Medical consultation and treatment, however, should be carried on as music therapy produces its effect psychologically, which will later reduce the mental burden of patients. “Their positive mental state can aid or hasten the process of medical treatment,” he said.
The music used for therapy also varies, but any kind can serve this purpose. Indonesia’s diverse ethnic groups and varieties of music certainly constitute a supporting factor and major potential for therapeutic utilization.
Therefore, Djohan deems it necessary to make a more profound study and conduct more intensive popularization so that music therapy will be familiar to the public at large and widely applied like that in America and European countries.
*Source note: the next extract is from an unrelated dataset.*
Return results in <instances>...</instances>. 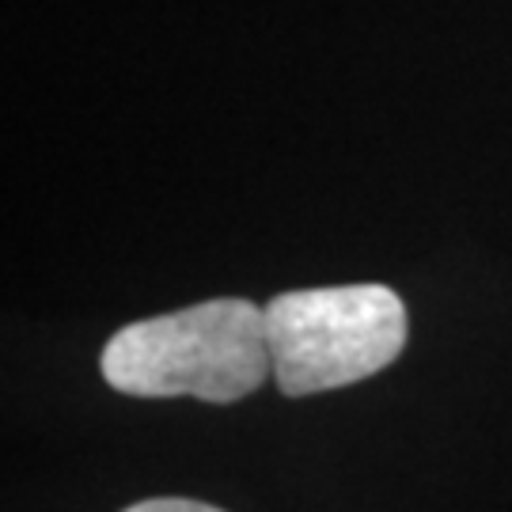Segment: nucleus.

“When this is realized, my hope is to enable Indonesia’s music psychology to contribute to the development of this science in the world. But my immediate quest is to go beyond its theory to put it into practical use for the benefit of many people,” he asserted.
For Djohan, who is also a postgraduate lecturer at Sanata Dharma University in Yogyakarta and Semarang State University, his inquiry into music psychology is interesting and challenging because he describes the science as a blend of humanities and the social and natural sciences so that it has a comprehensive perspective.
“Music psychology isn’t just for medical therapy, but also applicable to educational, industrial and social sectors and many other fields. But the important point is to introduce Indonesian music therapy, which is highly viable as music is part of a nation’s culture, and the studies made in advanced countries aren’t automatically compatible with Indonesia. In this way, while it’s scientifically beneficial, it also serves to strengthen national character and identity,” Djohan said.